Over the next 10 years, Utah will lose 70 percent of southeastern Utah's highly qualified energy workers to retirement. With fewer young people choosing the oil, gas and mining industries for professions, Topping said, certain students in elementary and high schools should be targeted.
"We want to engage the disenfranchised student because that's generally who does well in this industry," he said.
Most students "who are turned off" by school lose interest "because they are constantly challenged to know something rather than to do something," he said.
The energy industry requires hands-on ability, so getting those students connected to a "doing" industry would allow them to flourish, he added.
Topping said the need for new workers is critical and must be addressed immediately or there will be a crisis in the next decade. About 1,400 Utah workers will leave coal mining in the next year, and there are already 600 jobs currently unfilled in the state.
Over the next 10 years, Topping said, as many as 12,000 of Utah's 14,000 mining jobs will be lost due to retirement or workers choosing to leave the industry.
With the imminent loss of a significant number of workers looming, many in the local energy industry are focusing on developing enhanced education and training programs. Topping said Utah can create a world-class learning and training model by using state of the art simulators and technology similar to that used in flight instruction, allowing workers to experience various problem mining situations in a virtual environment. This would help workers improve their decision-making abilities and develop situation-based hands-on competency in their jobs resulting in enhanced safety, he said.
But Topping admitted all that training and education would be meaningless if the state cannot figure out a way to increase recruitment of qualified candidates.
He said another part of the difficulty of getting more people into energy jobs is convincing families to move to the small towns that are typically home to mining operations. Too often, he said, talented people take the good-paying mining jobs, make the money then leave, which has to change in order for the industry to remain viable.
"The communities have to embrace this new diverse population that's coming in and set up the infrastructure to support that. The schools, highways, and cultural activities that support families coming and making the investment to stay here."
In order to get families to commit, Topping and other energy industry advocates said the state will have to make its own commitment to invest in the needed education and training programs.
"To run this mining program, we're going to need $1.5 to $2 million," he said.
Currently, those dollars are provided through a federal grant, but ideally the entire amount would come from the state, he said. Topping said federal dollars require more time, red tape, and resources that could be better spent on Utah's workers.
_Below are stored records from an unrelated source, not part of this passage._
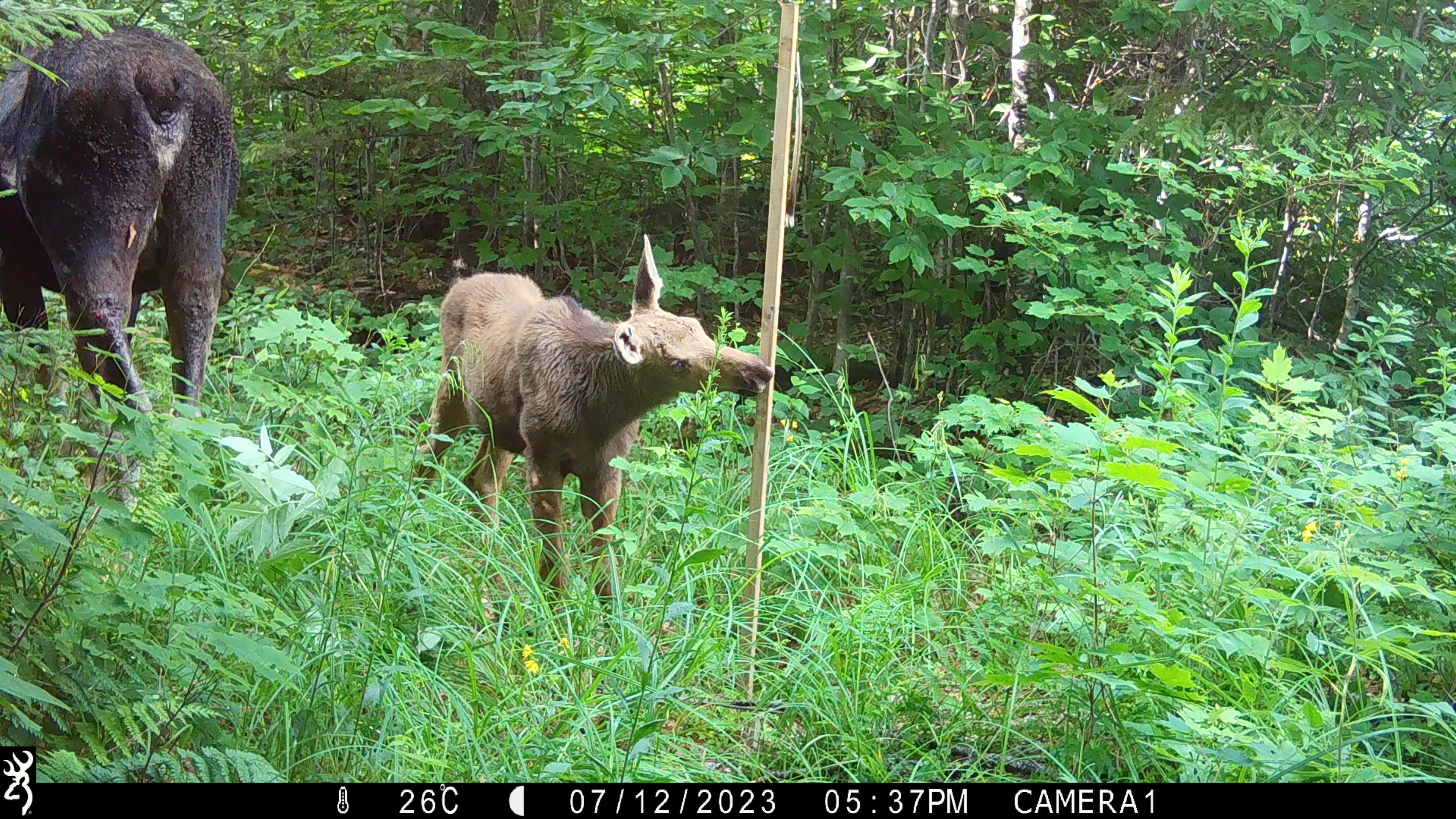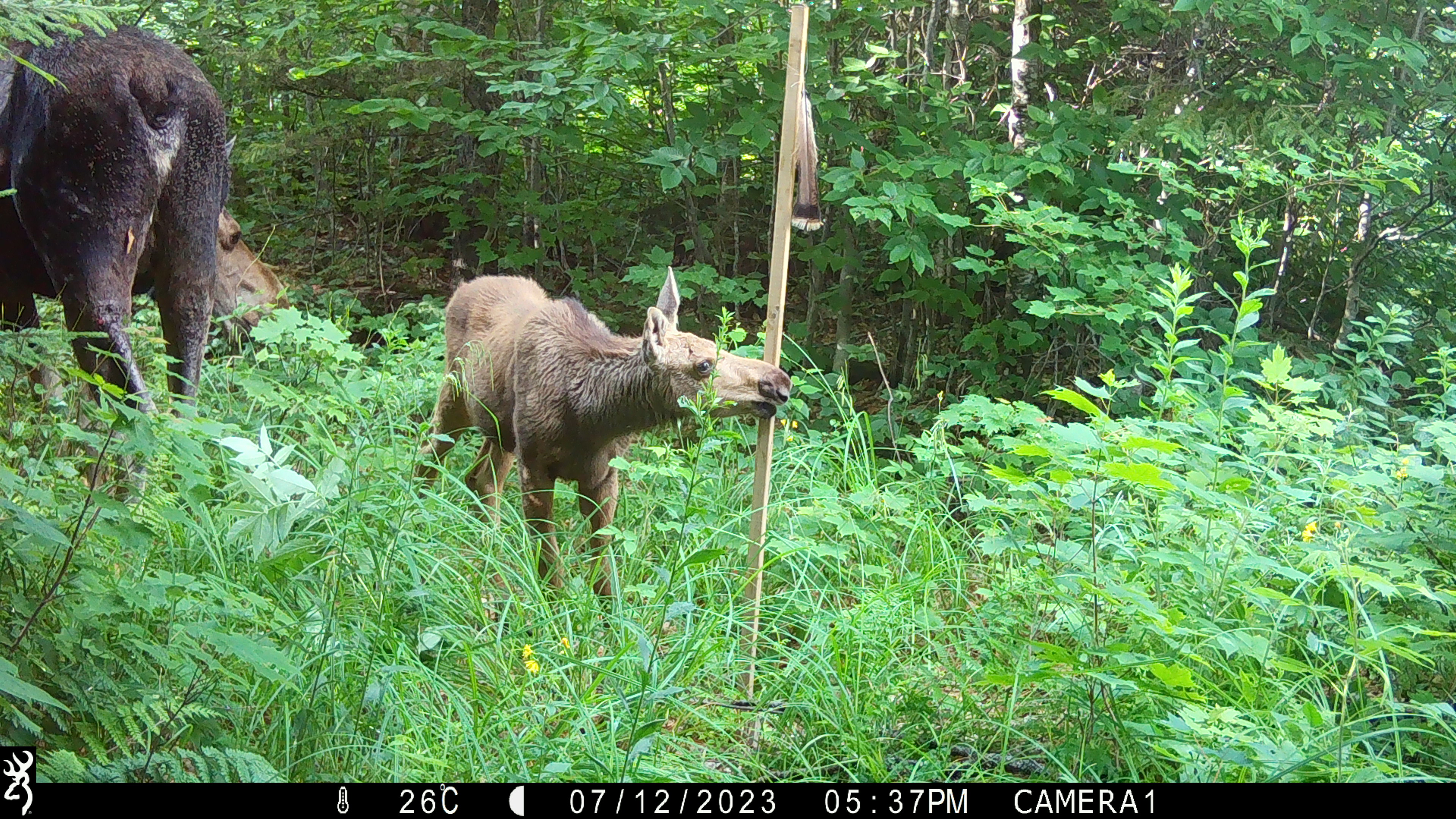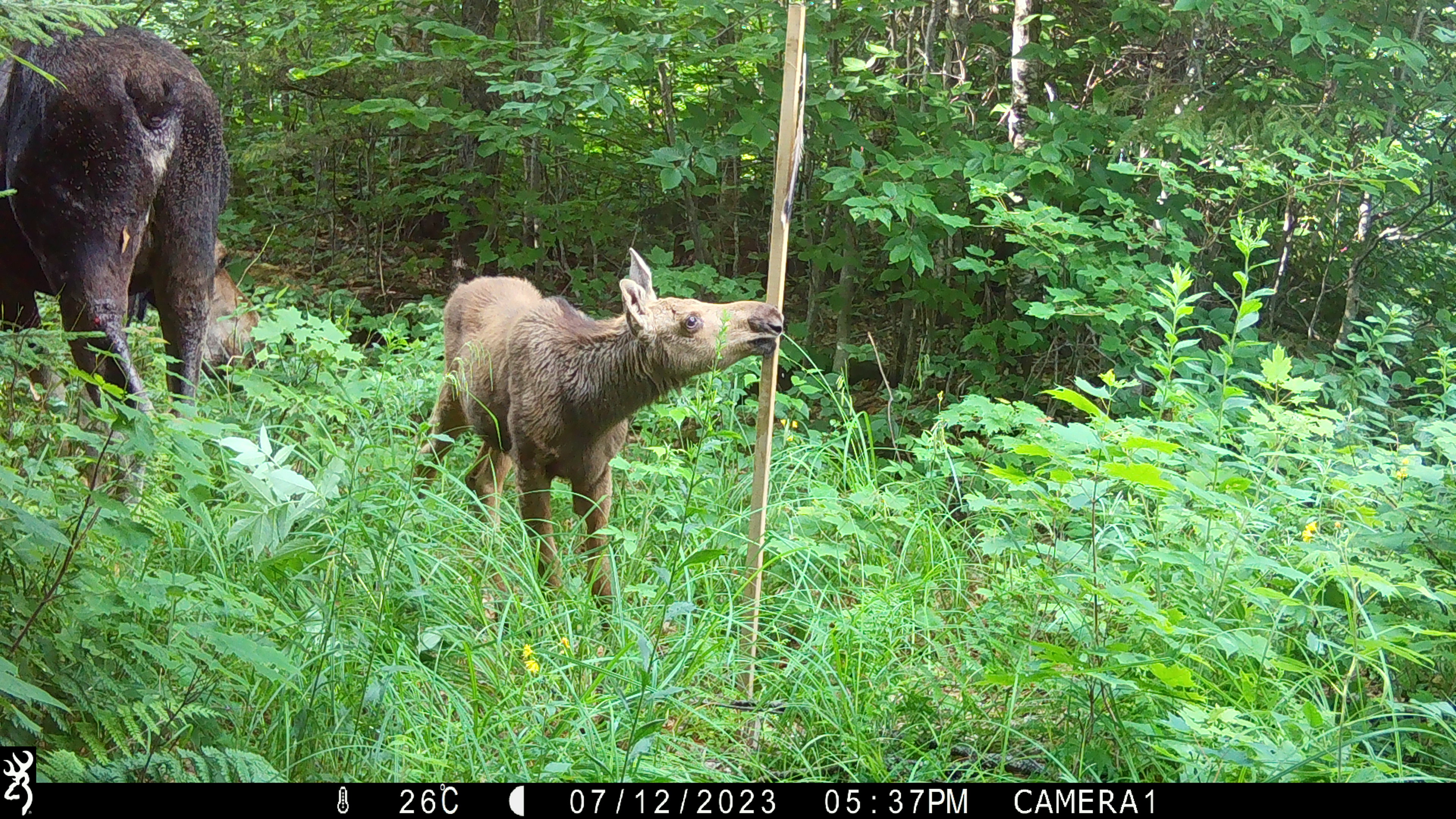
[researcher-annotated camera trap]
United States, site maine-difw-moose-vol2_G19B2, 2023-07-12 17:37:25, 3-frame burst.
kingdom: Animalia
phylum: Chordata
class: Mammalia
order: Artiodactyla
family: Cervidae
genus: Alces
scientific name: Alces alces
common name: moose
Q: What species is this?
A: Moose (Alces alces).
The commission said it would consider making a funding recommendation to the governor and lawmakers, but did not specify a particular amount.
On Tuesday, the Mine Safety and Health Administration (MSHA) announced Utah is one of seven recipients of a total of $500,000 in grant funds for education and training at underground coal mines. The College of Eastern Utah will receive $54,000 for mine emergency training.
CEU vice president of workforce education Miles Nelson said the state already receives $166,113 from MSHA to fund certification training and safety programs for Utah miners. That funding amount is based the number of miners in the state.